Attention is then raised to U.S. Pat. Nos. 4,046,191, 4,210,208 and 4,220,207. The bypass or pressure equalizing line, bypassing in the drilling BOP so as to equalize the pressure below a closed in subsea BOP into the drilling riser, is well known and described in the literature. Some equalizing loops contain hydraulic choke valves while other systems define closed/open valves.
Further attention is raised to U.S. Pat. No. 6,415,877. This publication refers to an apparatus using a pump and the suction from a pump to regulate and reduce the bottom hole pressure in the well being drilled. In U.S. Pat. No. 6,415,877 this requires and specifies a drilling operation performed through a closed pressure containment envelope around the drill string at seabed.
Normally it is not possible to control the pressure from the surface in a conventional drilling operation, due to the fact that the well returns will flow into an open flow line at atmospheric pressure. In order to obtain wellhead pressure control, the well return has to be routed through a closed flow line by way of a closed blow out preventer to a choke manifold. The advantage of controlling bottom hole pressure by means of wellhead pressure control is that a pressure change at the surface results in an almost instantaneous pressure response at the bottom of the hole when a single-phase drilling fluid is used. In general, the surface pressure should be kept as low as possible to obtain safer working environment for the personnel working on the rig. So, it is preferable to control the well by changing pressures in the well bore to the largest extent. Conventionally, this can be performed by means of hydrostatic pressure control and friction pressure control in the annulus.

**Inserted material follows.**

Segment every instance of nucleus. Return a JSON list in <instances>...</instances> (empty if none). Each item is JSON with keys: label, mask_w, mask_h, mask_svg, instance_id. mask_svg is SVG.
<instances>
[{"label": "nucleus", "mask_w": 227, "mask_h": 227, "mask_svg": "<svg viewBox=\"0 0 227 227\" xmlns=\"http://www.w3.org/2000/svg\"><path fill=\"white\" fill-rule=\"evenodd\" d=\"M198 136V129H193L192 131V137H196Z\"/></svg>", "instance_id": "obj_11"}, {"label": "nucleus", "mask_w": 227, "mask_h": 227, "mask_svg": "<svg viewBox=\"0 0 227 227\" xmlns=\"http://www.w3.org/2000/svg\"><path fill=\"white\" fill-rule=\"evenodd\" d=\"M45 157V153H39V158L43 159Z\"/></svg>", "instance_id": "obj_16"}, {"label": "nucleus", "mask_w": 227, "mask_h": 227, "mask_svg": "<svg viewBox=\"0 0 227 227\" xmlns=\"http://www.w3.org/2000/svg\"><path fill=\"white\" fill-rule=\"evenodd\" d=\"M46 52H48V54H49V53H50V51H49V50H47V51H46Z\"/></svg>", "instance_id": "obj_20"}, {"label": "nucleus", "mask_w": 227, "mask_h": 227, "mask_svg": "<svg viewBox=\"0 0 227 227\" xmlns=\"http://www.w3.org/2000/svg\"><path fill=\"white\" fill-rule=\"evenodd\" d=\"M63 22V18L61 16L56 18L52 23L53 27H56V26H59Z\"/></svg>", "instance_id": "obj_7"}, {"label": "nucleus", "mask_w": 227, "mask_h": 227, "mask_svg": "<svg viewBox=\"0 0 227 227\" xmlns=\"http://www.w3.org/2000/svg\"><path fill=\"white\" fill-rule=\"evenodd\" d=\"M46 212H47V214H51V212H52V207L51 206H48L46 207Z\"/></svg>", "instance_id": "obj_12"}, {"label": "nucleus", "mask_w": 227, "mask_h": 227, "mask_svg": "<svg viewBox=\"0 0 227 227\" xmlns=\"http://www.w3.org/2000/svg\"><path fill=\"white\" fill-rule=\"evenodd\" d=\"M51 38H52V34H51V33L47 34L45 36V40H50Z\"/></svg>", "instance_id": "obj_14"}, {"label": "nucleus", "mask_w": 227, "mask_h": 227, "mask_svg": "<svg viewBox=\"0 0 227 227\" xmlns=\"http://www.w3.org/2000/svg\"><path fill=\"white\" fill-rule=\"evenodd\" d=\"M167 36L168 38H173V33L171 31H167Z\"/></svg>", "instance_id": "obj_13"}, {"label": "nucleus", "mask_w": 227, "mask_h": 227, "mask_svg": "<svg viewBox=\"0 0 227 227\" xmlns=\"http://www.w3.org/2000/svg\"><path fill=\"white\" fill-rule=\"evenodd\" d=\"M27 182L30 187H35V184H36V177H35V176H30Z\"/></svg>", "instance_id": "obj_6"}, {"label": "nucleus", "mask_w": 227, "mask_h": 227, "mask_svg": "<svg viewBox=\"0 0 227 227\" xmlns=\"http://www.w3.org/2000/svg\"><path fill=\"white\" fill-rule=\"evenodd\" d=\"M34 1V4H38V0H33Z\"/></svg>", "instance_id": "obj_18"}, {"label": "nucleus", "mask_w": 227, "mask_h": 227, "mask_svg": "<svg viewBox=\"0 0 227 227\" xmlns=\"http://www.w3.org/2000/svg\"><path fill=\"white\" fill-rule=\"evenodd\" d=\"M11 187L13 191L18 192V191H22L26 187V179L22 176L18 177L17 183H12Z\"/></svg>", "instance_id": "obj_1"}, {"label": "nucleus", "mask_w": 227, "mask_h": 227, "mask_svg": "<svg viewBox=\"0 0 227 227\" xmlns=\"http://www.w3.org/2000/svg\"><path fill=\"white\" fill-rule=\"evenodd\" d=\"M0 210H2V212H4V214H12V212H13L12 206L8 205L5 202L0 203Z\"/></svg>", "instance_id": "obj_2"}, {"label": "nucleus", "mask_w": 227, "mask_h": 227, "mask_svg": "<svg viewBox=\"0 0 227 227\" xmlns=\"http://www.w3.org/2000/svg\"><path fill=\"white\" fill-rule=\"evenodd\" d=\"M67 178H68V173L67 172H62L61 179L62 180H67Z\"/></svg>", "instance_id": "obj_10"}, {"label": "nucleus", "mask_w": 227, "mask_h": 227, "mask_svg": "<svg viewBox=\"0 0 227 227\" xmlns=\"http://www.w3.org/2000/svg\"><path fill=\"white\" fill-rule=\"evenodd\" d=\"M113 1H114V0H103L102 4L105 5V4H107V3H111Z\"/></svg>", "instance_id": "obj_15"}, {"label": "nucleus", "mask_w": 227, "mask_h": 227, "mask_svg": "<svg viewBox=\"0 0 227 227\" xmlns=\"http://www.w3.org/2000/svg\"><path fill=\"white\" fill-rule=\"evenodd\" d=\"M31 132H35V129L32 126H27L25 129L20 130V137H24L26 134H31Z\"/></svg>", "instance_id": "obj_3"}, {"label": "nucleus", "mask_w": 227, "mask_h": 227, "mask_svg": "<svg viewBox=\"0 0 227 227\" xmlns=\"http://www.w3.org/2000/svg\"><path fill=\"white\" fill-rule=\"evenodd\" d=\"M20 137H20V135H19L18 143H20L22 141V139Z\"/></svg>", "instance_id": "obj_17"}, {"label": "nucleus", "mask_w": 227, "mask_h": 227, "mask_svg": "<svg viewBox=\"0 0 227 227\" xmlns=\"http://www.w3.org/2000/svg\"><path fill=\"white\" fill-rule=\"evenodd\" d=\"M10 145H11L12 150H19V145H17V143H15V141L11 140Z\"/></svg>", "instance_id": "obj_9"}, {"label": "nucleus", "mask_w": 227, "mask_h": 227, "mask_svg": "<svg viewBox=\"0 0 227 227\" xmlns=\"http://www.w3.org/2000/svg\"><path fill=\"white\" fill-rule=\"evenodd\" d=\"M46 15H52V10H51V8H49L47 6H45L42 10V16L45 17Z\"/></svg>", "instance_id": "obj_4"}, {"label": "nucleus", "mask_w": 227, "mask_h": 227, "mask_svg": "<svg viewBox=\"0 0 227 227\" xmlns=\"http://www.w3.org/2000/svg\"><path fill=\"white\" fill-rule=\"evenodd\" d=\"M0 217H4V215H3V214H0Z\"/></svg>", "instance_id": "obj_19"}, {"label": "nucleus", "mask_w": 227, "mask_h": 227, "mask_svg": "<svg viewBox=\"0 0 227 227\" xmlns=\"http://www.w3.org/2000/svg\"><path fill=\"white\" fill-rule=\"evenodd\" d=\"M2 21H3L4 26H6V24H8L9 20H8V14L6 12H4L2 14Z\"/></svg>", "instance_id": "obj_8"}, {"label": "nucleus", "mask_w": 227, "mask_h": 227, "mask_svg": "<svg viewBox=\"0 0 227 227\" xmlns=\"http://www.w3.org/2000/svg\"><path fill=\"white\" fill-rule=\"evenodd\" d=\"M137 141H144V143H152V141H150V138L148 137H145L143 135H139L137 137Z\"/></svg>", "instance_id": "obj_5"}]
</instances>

Hydrostatic pressure control is the prime means of bottom hole pressure control in conventional drilling. The mud weight will be adjusted so that the well is in an overbalanced condition in the well when no drilling fluid circulation takes place. If needed, the mud weight/density can be changed depending on formation pressures. However, this is a time consuming process and requires adding chemicals and weighting materials to the drilling mud.
The other method for bottom hole pressure control is friction pressure control. Higher circulating rates generates higher friction pressure and consequently higher pressures in the bore hole. A change in pump rate will result in a rapid change in the bottom hole pressure (BHP). The disadvantage of using frictional pressure control is that control is lost when drilling fluid circulation is stopped. Frictional pressure loss is also limited by the maximum pump rate, the pressure rating of the pump and by the maximum flow through the down hole assembly.
All and each of the above references are hereby incorporated by reference.
The above prior art has many disadvantages. The object of the present invention is to avoid some or all of the disadvantages of the prior art.